* **REQUIRED TASK A**: Reproduce the passage of the excerpt on CPU hotplug and request queues, starting with "I think that the" and going on through "all outstanding requests.".

══ DOCUMENT EXCERPT ══

What I meant is to freeze a request queue temporarily (until hot
unplugging of a CPU has finished). I would never suggest to freeze a
request queue forever and I think that you already knew that.

>> Please clarify what "when requests can't be completed" means. Are you
>> referring to requests that take longer than expected due to e.g. a
>> controller lockup or to requests that take a long time intentionally?
> 
> If all CPUs in one hctx->cpumask are offline, the managed irq of this hw
> queue will be shutdown by genirq code, so any in-flight IO won't be
> completed or timedout after the managed irq is shutdown because of cpu
> offline.
> 
> Some drivers may implement timeout handler, so these in-flight requests
> will be timed out, but still not friendly behaviour given the default
> timeout is too long.
> 
> Some drivers don't implement timeout handler at all, so these IO won't
> be completed.

I think that the block layer needs to be notified after the decision has
been taken to offline a CPU and before the interrupts associated with
that CPU are disabled. That would allow the block layer to freeze a
request queue without triggering any timeouts (ignoring block driver and
hardware bugs). I'm not familiar with CPU hotplugging so I don't know
whether or not such a mechanism already exists.

>> The former case is handled by the block layer timeout handler. I propose
>> to handle the latter case by introducing a new callback function pointer
>> in struct blk_mq_ops that aborts all outstanding requests.

═══
══ DATA FOR PROCESSING ══

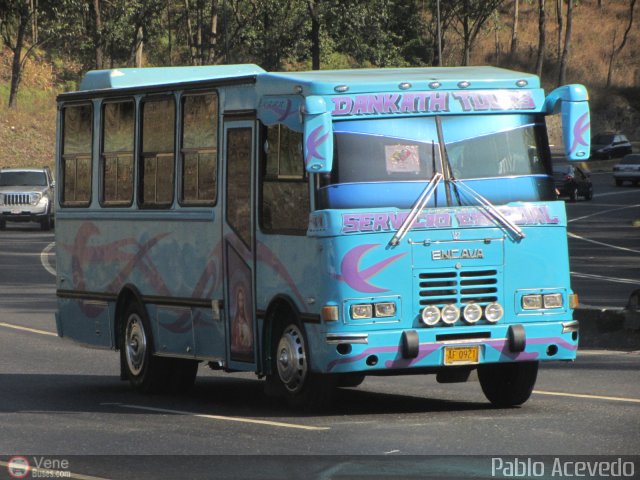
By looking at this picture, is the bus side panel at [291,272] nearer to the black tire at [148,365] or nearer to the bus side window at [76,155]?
the black tire at [148,365]

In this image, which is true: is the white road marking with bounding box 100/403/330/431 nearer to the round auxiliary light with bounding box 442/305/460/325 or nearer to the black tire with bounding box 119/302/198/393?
the black tire with bounding box 119/302/198/393

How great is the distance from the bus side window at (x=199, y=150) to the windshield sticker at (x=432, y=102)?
1.83 metres

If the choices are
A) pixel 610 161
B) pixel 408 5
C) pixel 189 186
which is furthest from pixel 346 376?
pixel 408 5

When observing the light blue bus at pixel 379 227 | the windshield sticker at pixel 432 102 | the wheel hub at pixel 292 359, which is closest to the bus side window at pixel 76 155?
the light blue bus at pixel 379 227

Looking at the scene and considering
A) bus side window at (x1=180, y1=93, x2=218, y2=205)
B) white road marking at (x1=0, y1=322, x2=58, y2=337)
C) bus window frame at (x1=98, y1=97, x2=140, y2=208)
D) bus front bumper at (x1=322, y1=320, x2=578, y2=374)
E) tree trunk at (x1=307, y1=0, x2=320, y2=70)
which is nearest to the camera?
bus front bumper at (x1=322, y1=320, x2=578, y2=374)

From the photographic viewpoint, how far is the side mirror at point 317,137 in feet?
37.3

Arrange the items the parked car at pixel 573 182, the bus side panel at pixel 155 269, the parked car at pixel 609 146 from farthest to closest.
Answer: the parked car at pixel 609 146, the parked car at pixel 573 182, the bus side panel at pixel 155 269

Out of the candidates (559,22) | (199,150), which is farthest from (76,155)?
(559,22)

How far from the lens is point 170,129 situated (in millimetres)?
14094

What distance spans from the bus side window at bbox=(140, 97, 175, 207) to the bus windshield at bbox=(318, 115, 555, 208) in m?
2.72

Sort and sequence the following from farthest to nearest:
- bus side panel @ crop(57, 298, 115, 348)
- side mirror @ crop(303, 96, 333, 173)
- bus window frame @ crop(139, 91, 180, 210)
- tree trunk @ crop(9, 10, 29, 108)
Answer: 1. tree trunk @ crop(9, 10, 29, 108)
2. bus side panel @ crop(57, 298, 115, 348)
3. bus window frame @ crop(139, 91, 180, 210)
4. side mirror @ crop(303, 96, 333, 173)

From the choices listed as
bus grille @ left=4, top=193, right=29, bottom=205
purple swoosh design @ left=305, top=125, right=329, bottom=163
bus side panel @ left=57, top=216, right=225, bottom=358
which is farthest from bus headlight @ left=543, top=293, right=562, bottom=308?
bus grille @ left=4, top=193, right=29, bottom=205

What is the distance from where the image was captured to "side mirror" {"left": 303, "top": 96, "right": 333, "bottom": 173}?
1136 cm

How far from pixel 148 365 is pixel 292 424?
3328 mm
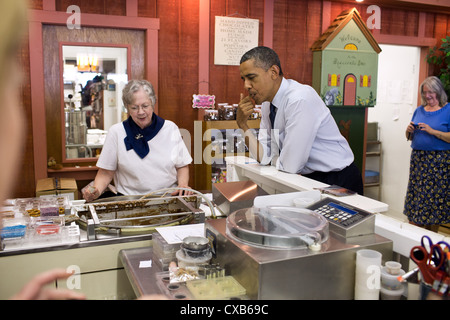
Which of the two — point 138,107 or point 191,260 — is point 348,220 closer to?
point 191,260

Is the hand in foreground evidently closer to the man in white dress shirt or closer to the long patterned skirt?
the man in white dress shirt

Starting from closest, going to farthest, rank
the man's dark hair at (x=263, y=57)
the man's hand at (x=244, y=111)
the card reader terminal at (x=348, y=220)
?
the card reader terminal at (x=348, y=220) → the man's dark hair at (x=263, y=57) → the man's hand at (x=244, y=111)

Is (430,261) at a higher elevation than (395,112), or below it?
below

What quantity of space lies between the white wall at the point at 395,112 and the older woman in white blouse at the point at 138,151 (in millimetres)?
4538

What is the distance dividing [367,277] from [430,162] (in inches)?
151

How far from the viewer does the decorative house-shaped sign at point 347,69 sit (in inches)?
204

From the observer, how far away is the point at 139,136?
9.29ft

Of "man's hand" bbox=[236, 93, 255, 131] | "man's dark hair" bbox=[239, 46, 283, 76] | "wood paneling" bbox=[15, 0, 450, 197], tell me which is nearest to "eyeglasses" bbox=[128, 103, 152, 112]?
"man's hand" bbox=[236, 93, 255, 131]

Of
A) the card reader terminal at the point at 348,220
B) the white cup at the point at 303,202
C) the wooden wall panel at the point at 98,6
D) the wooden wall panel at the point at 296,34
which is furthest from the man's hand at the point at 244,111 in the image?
the wooden wall panel at the point at 296,34

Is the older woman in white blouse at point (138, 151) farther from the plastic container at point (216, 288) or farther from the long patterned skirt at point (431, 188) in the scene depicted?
the long patterned skirt at point (431, 188)

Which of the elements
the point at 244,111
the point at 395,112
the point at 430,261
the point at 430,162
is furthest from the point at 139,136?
the point at 395,112
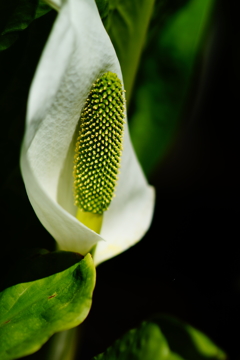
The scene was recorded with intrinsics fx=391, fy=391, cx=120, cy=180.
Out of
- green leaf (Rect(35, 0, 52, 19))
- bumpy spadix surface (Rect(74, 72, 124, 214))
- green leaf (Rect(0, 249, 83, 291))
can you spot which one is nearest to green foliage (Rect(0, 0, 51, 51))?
green leaf (Rect(35, 0, 52, 19))

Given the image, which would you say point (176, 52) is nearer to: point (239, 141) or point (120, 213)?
point (120, 213)

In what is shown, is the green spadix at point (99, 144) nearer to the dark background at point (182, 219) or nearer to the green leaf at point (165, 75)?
the dark background at point (182, 219)

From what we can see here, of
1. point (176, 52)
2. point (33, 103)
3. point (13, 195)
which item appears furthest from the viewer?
point (176, 52)

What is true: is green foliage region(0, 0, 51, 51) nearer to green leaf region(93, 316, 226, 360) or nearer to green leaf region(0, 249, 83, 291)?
green leaf region(0, 249, 83, 291)

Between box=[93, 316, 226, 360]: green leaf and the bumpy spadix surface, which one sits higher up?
the bumpy spadix surface

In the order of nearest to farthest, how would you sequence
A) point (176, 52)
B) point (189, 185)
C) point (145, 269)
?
point (176, 52) → point (145, 269) → point (189, 185)

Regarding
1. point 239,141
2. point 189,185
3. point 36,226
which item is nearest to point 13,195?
point 36,226

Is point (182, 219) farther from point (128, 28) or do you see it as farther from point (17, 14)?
point (17, 14)
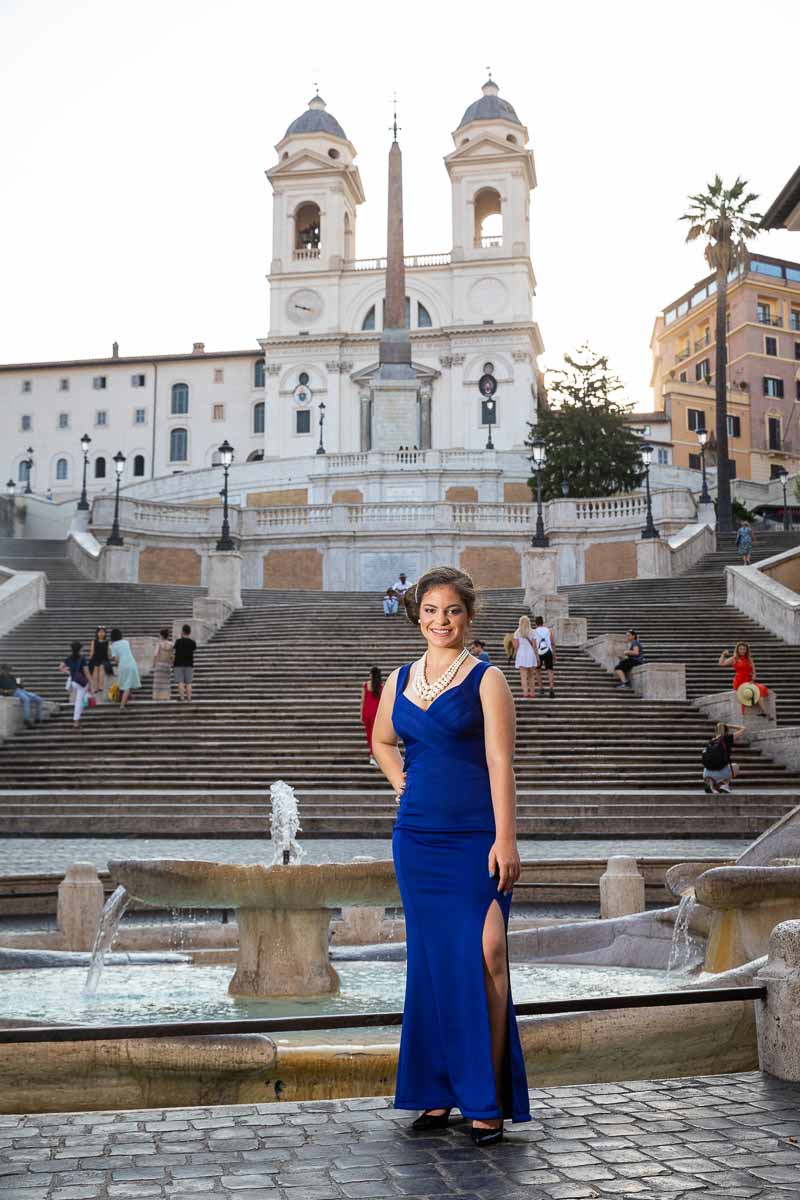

═══

* **REQUIRED TASK B**: Rewrite the rows from their beginning through the line containing "1.83 metres", replacing "windshield sticker" with "windshield decal" and changing nothing else. Give only those lines, and leave the pictures out.

* **CORRECT OUTPUT A**:
I think that the block layer needs to be notified after the decision has
been taken to offline a CPU and before the interrupts associated with
that CPU are disabled. That would allow the block layer to freeze a
request queue without triggering any timeouts (ignoring block driver and
hardware bugs). I'm not familiar with CPU hotplugging so I don't know
whether or not such a mechanism already exists.

>> The former case is handled by the block layer timeout handler. I propose
>> to handle the latter case by introducing a new callback function pointer
>> in struct blk_mq_ops that aborts all outstanding requests.

* **CORRECT OUTPUT B**:
By looking at this picture, is the bus side panel at [291,272] nearer to the black tire at [148,365] or nearer to the bus side window at [76,155]?
the black tire at [148,365]

In this image, which is true: is the white road marking with bounding box 100/403/330/431 nearer to the round auxiliary light with bounding box 442/305/460/325 or nearer to the black tire with bounding box 119/302/198/393?
the black tire with bounding box 119/302/198/393

How great is the distance from the bus side window at (x=199, y=150) to the windshield decal at (x=432, y=102)?
1.83 metres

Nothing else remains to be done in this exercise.